The Most Common Techniques in BJJ Unpacked

4 min read
Unlock the seemingly complex nature of Jiu-Jitsu with this breakdown of the foundational techniques that are the building blocks of the martial art

mikey musumeci after training

The Most Common Techniques in BJJ Unpacked

Unlock the seemingly complex nature of Jiu-Jitsu with this breakdown of the foundational techniques that are the building blocks of the martial art

Location: London, UK.

Estimated reading time: 4 minutes

Photo by: mikeymusumeci

To the outsider, Brazilian Jiu-Jitsu (BJJ) may seem complex to understand and intimidating to do. With a focus around fighting on the ground, often off your back, combined with submissions and pins, without a proper understanding of the technique and goals each person is trying to achieve, it can seem like a maze.

Even for those that do BJJ, the sheer amount of techniques available can seem overwhelming and complex to understand. But are there certain techniques and positions that come up more often than not that can help us better understand the flow of BJJ more fully? Well, let’s take a look.

THE Guard

One of the most common techniques in BJJ is the guard. The guard is a position in which the practitioner lies on their back with their opponent between their legs. Whenever you think “guard” in BJJ, think “legs” between you and your opponent to prevent the dominant grappler from gaining control of his opponent’s upper body. 
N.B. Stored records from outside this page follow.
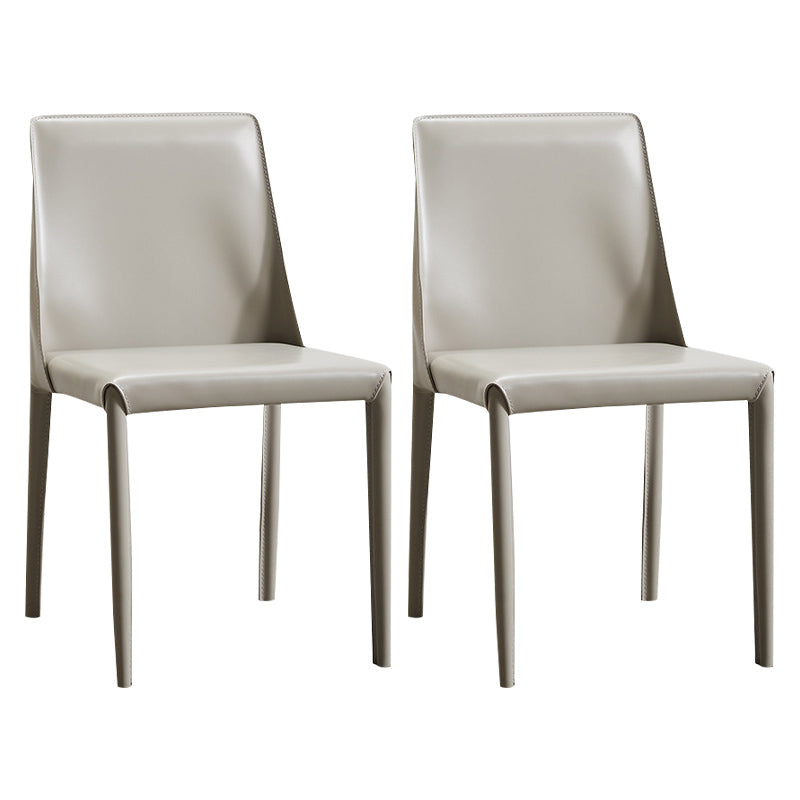 Couvrat de chaise de côté de cuir contemporain intérieur-extérieur Parsons chaise Parsons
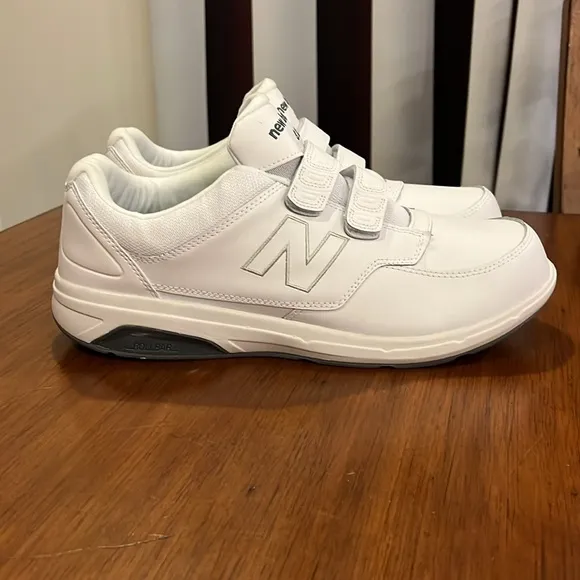 New Balance 813 Hook and Loop Walking Shoes Sneakers WW813HWT Mens Sz 13 4E Wide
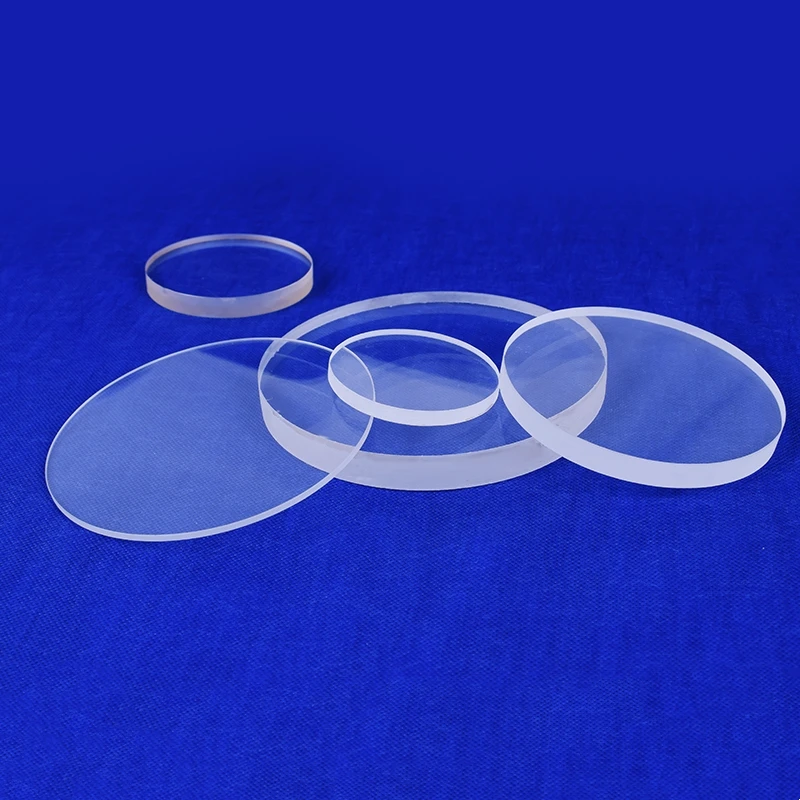 High Pressure Fused Silica Glass Wafer Transparent Uv Quartz Glass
This can look like many things, such as wrapped around their opponent’s waist or positioned on their hips. From these positions, the practitioner can use their legs to control their opponent’s movement and set up various submissions, such as chokes and joint locks, as well as sweeps, where they can off-balance their opponent and put them on the ground whilst coming on top into a more dominant position. The guard is by far and away the most common position in BJJ and, to some extent, one of the areas that make BJJ unique in its practice. Seen initially as a defensive position, the guard, when done correctly, can be highly offensive, meaning that even when playing defense, you are still a high threat to your opponent.

THE Takedown

Another essential technique in BJJ is the takedown. Takedowns are used to bring an opponent to the ground, where the practitioner can then work to gain a dominant position. Different from a sweep in that both parties start standing, the similarity is that in the end, the person who initiated the move ends up on top. Some common takedowns in BJJ include the single-leg takedowndouble-leg takedown, and hip throw. Once on the ground, practitioners can use various techniques to pass their opponent’s guard and gain a more dominant position. Some common guard passes include the over-under pass, the knee slice pass, and the stand-up pass.

BJJ Submissions

One of BJJ’s key aspects is using submissions to defeat an opponent. Submissions are techniques that force an opponent to tap out, signaling that they are unable to continue the fight. Submissions in BJJ include the rear naked choke, the arm bar, and the triangle choketo name a few. As a beginner, these are the most common submissions you will likely learn to kick off your grappling game plan.

In addition to these techniques, BJJ practitioners also train in various types of positional sparring, in which they work to gain and maintain dominant positions against an opponent. This helps them to develop a sense of timing and distance, as well as to practice setting up and executing various techniques. Whilst not always starting from a pin position, it’s typically to find people starting with one at an advantage and the other at a slight disadvantage. When working pins, you’ll most likely find that side control and mount are the positions of choice.


BJJ training is typically done in a Gi, a traditional uniform similar to a karate or judo uniform. However, it can also be done in no-gi, in which practitioners wear shorts and a rash guard rather than a Gi. No-gi BJJ often has a faster pace and places a greater emphasis on control through the use of grips on the opponent’s clothing or skin. The difference between these two variants does mean that certain techniques can be seen more in one over the other, like, for example, the trend in No-Gi to move past side control in search of the back or mount.

THE best martial art… BJJ

Brazilian Jiu-Jitsu is an immensely challenging and rewarding martial art that can help you develop strength, flexibility, and confidence. Whether you are interested in competing or simply want to learn self-defense skills, BJJ has something to offer practitioners of all levels and goals. Whilst one of the appeals to many is the vast amount of techniques available, it’s important to remember that a firm grasp of the fundamentals is the priority so that you can build off of a strong base.